Lactobacillus ruminis genome sequencing and assembly

The genome sequencing, assembly and detailed annotation of the L. ruminis ATCC 27782 and 25644 genomes will be described elsewhere in this volume (Forde et al, manuscript in preparation). In brief, a hybrid next-generation strategy generated 28-fold coverage of the ATCC 27782 genome by 454 pyrosequencing, complimented by 217-fold coverage with Illumina paired-end sequences. The assembly of L. ruminis ATCC 27782 is a finished genome; the genome assembly of L. ruminis ATCC 25644 a high-quality draft [58].

Bioinformatic analysis and gene annotation

The Artemis program [59] was used to visualise and identify carbohydrate metabolism genes in the genome of Lactobacillus ruminis ATCC 25644 and ATCC 27782 [60]. Open reading frames were predicted using Glimmer 3 [61]. Each carbohydrate utilisation enzyme, predicted from opening reading frames (ORF), was assigned a KEGG orthology (KO) identifier by KAAS and graphical representations for each metabolic pathway were generated [62]. The TMHMM 2.0 server was used to predict the transmembrane helices of proteins, which were identified from annotation as putative carbohydrate transporters.

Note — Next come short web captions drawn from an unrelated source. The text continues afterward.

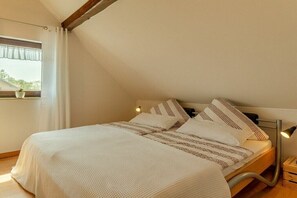 Une chambre avec un plafond en pente, un lit avec une literie à rayures, une lampe de chevet et une fenêtre avec un rideau.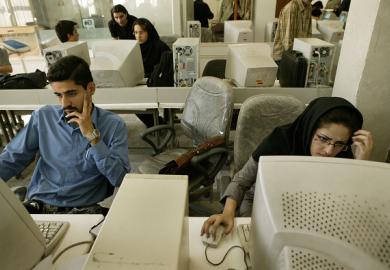 Iranian students on computers, illustrating online universities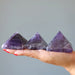 three amethyst pyramids in hand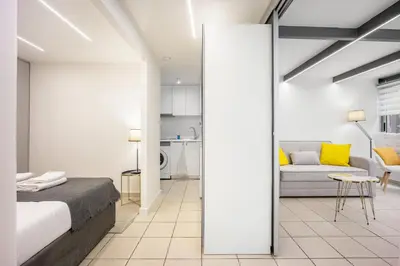 a bedroom with a bed and a living room at Urban Patio Apartment in Athens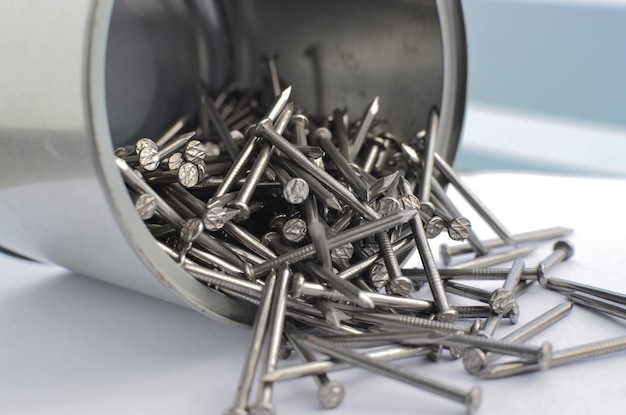 Detailed closeup of several steel nails perfect for illustrating or construction and repair projects Concept that illustrates the diversity of materials used in construction and other professions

THHMM 2.0 uses Hidden Markov models to predict the proteins topology with a high degree of accuracy [63]. TransTermHP [64] was used to predict rho-independent transcriptional terminators. Comparisons to other Lactobacillus genomes were made using data available from both NCBI [65] and KEGG Organisms [66].

Sequence data availability and accession numbers

The finished genome of ATCC 27782 is available under accession number XXYYZZ123. The draft genome of ATCC 25644 is available under accession number CCGGHHIIUU.